BİZ BU İŞLERİ TAA İKİ YIL ÖNCESİNDEN BİLİYORDUK
İnternet sitesindeki köşe yazılarıma girmeniz halinde 31 Mayıs 2012 tarihinde yazdığım köşe yazısında Hükümetle Cemaatin yollarını neden ayırdığını yazmıştım, ancak bazı okurlarımız ısrarla böyle bir şey olmadığını, bunu benim uydurduğumu yorum olarak yazmışlardı. Keşke ben haksız olsaydım da bu kavga çıkmasaydı ama maalesef her zaman olduğu gibi yine biz haklı çıktık. Dilerseniz lafı çok uzatmadan bir buçuk yıl önce yazdığım köşe yazısını her birlikte okuyalım;
HÜKÜMET CEMAAT İLE YOLUNU NEDEN AYIRDI?
Ak Parti iktidar olduğu günden itibaren Fethullah Gülen Hoca Efendi Cemaati ile arayı iyi tuttu, sadece iyi tutmakla kalmadı birçok konuda birlikte hareket etti. Kamu kurumlarında üst düzey bürokratların büyük bir kısmı cemaat mensuplarından oluşmakla kalmadı, kabineye dahi adam koydular. Siyasetten uzaklığı ile bilinen Cemaat, Ak Parti iktidarı ile birlikte siyasetin içerisine girmeleri çok enteresan bir durumdu.

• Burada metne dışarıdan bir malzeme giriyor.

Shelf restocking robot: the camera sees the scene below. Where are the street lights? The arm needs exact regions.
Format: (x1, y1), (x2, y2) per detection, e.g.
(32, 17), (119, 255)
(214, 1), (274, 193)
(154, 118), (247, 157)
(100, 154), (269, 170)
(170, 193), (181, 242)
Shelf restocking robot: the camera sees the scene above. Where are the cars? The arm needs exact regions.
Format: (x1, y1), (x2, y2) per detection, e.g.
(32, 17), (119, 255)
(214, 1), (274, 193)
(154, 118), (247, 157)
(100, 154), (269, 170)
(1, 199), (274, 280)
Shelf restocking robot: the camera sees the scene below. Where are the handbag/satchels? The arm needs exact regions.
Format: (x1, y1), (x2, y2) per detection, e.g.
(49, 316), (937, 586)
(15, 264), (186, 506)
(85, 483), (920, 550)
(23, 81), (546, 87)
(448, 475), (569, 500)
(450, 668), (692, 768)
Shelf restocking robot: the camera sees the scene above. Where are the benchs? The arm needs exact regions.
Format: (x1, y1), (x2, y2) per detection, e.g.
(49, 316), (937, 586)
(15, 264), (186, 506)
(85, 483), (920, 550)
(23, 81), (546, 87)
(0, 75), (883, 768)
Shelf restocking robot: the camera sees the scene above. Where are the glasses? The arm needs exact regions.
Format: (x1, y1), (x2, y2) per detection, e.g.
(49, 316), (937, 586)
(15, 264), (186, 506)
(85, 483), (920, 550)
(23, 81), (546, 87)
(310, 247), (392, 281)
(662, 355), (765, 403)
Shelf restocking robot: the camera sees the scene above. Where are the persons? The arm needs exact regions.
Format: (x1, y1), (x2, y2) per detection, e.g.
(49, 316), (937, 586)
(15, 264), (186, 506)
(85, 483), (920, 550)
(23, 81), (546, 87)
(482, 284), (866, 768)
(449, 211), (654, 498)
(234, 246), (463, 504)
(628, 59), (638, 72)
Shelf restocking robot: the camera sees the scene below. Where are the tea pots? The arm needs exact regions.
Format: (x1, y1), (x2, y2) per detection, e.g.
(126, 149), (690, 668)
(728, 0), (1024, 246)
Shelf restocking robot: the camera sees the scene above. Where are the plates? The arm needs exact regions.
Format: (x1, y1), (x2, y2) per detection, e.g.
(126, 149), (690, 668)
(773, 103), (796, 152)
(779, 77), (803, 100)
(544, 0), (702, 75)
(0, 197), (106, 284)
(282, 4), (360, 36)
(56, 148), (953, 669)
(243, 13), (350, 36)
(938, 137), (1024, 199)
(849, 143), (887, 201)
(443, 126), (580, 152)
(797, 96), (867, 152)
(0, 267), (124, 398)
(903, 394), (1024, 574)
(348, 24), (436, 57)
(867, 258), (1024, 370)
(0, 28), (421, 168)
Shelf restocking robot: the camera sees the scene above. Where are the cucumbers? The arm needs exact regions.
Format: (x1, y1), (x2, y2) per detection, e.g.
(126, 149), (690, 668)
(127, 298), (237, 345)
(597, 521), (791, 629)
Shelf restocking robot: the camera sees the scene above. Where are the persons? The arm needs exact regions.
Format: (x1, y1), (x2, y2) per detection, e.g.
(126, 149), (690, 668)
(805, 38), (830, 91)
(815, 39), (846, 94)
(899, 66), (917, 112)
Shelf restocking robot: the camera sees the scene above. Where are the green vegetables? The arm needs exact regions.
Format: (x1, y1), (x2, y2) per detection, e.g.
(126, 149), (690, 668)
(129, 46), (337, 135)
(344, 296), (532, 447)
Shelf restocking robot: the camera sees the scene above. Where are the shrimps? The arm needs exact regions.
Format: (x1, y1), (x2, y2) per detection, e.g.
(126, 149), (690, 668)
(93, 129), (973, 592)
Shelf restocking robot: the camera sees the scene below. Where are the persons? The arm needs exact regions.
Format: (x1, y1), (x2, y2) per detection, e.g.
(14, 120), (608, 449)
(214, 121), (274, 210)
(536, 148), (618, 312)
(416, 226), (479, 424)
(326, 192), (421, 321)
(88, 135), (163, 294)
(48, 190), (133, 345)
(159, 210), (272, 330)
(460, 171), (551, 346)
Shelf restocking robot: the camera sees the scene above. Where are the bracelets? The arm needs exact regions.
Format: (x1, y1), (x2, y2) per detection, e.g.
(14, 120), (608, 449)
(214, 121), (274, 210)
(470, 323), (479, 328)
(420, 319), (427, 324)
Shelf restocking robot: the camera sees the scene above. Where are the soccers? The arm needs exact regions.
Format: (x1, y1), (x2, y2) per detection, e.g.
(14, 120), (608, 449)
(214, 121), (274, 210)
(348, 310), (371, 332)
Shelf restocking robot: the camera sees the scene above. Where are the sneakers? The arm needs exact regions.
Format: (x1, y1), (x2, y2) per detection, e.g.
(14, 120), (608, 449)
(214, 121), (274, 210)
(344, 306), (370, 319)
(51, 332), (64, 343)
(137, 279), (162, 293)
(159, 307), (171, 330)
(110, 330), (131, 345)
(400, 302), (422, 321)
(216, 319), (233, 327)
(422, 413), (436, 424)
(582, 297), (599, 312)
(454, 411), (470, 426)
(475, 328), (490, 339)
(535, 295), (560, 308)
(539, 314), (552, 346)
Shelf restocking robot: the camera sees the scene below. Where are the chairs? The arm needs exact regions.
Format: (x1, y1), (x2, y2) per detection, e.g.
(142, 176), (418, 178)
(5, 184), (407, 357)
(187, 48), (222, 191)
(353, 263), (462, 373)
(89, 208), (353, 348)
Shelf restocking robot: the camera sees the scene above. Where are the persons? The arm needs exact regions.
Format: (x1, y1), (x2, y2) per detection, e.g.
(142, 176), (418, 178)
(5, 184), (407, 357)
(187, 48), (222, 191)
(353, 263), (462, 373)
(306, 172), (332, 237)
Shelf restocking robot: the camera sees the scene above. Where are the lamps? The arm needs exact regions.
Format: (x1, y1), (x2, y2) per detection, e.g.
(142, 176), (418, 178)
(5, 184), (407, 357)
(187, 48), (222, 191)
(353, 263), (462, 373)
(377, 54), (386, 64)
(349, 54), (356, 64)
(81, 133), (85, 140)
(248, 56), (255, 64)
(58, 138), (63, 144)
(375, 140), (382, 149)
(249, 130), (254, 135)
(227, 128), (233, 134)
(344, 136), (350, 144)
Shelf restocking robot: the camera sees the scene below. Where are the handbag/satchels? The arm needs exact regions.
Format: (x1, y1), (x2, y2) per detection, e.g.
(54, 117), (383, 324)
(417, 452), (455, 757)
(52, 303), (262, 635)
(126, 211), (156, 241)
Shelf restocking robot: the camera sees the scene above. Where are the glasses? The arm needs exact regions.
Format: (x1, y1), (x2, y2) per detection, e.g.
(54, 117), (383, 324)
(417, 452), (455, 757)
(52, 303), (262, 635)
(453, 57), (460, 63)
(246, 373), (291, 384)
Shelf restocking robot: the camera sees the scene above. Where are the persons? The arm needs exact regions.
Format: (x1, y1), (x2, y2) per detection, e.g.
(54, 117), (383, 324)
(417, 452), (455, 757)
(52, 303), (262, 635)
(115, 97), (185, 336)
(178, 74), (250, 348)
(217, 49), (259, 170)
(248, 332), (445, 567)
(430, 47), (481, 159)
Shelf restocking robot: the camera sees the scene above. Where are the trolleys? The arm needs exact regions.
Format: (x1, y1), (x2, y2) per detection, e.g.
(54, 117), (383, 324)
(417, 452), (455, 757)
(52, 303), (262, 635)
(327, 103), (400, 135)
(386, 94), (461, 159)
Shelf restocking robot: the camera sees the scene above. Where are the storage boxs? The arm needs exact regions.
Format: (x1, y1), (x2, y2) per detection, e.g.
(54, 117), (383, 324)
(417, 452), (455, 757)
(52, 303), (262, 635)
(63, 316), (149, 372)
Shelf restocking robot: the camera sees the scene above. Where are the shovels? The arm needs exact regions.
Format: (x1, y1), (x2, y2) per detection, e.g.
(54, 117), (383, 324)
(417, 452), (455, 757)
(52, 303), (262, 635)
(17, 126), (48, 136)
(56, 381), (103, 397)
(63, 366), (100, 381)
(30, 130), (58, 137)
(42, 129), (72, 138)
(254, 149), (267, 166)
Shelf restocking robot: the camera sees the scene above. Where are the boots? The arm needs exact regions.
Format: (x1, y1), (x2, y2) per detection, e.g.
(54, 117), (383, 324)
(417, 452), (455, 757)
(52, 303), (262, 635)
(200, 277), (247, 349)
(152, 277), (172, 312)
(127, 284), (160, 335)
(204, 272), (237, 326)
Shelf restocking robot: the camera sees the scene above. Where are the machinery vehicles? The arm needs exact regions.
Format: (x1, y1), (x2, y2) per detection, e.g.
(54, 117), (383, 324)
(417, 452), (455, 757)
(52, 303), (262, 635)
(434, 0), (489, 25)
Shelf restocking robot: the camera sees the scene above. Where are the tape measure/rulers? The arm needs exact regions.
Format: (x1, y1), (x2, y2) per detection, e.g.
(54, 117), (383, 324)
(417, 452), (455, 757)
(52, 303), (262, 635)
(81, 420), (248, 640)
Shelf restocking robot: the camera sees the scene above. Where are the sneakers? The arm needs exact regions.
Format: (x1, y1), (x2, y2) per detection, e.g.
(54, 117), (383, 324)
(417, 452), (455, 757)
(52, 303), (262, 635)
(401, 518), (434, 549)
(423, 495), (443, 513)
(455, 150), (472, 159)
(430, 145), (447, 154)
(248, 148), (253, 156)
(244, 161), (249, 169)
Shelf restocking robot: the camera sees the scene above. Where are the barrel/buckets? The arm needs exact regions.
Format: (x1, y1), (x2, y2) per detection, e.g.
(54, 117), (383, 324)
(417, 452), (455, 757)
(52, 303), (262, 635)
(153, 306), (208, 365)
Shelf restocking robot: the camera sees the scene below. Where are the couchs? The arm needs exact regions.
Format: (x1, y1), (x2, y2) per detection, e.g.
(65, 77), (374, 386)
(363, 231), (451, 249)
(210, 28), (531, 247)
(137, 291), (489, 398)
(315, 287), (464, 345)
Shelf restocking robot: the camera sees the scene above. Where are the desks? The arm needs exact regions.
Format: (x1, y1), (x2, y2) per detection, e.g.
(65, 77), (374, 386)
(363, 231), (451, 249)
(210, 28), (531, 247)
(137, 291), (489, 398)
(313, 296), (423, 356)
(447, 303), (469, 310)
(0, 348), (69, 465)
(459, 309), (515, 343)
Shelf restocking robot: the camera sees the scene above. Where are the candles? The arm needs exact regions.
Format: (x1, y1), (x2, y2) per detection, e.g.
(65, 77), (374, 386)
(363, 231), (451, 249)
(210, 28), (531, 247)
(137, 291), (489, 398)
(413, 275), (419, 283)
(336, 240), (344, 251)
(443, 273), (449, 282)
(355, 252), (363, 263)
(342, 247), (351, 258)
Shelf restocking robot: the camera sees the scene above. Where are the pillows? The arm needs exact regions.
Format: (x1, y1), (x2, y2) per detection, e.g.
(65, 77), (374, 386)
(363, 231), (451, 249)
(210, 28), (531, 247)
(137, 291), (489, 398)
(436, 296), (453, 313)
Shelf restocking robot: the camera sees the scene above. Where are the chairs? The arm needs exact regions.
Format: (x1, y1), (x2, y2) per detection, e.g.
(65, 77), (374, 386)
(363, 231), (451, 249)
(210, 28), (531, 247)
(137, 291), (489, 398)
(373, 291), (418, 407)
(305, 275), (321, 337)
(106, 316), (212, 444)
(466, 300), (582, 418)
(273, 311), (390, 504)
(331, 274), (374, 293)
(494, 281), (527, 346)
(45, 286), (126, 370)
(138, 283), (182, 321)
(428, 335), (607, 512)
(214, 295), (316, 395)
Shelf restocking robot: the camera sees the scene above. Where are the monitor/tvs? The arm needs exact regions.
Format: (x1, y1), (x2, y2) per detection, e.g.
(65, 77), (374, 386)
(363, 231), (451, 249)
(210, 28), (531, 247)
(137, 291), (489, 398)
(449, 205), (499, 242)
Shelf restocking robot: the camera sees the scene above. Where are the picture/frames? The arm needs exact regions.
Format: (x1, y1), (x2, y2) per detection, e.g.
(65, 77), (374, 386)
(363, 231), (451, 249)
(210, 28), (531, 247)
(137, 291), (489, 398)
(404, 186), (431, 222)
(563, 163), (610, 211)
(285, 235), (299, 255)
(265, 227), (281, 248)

Cemaatin çıkış noktası; imanlı gençlik yetiştirmek, yetişen gençliği devletin çeşitli kurumlarına yerleştirmek, ülkeyi yöneten kişilerin imanlı olması yönünde iken, olay belli noktadan sonra farklı bir mecraya doğru kaydı. Kaydığı mecra nedir derseniz, daha önce Cemaat mensuplarının siyaset yapması sureti katiyetle yasak iken, son dönemde siyasetin içerisinde yer almışlar, sadece siyasette değil, sivil toplum kuruluşlarında, sendikalaşmada öyle bir noktaya geldiler ki adeta kendi içlerinde Devlet gibi güçlü bir kuruluş oldular.
Cemaatin elinde iki tane Ulusal TV kanalı, İki tane Ulusal Gazete, her meslek dalında güçlü personel, Askeriyede, Emniyette, adli yargıda ve tüm kamu kurumlarında hatırı sayılır personel yerleştirmişler, bu personel sayesinde Devletin birçok sırrına vakıf olmuşlar, hatta yapılan büyük operasyonların birçoğunun bu personel sayesinde yapıldığı iddia edilmektedir. Olayın buraya kadar olan kısmına kimsenin itirazı yok ancak bundan sonraki kısmı farklı bir boyut kazandığından Başbakan olaya müdahale etti.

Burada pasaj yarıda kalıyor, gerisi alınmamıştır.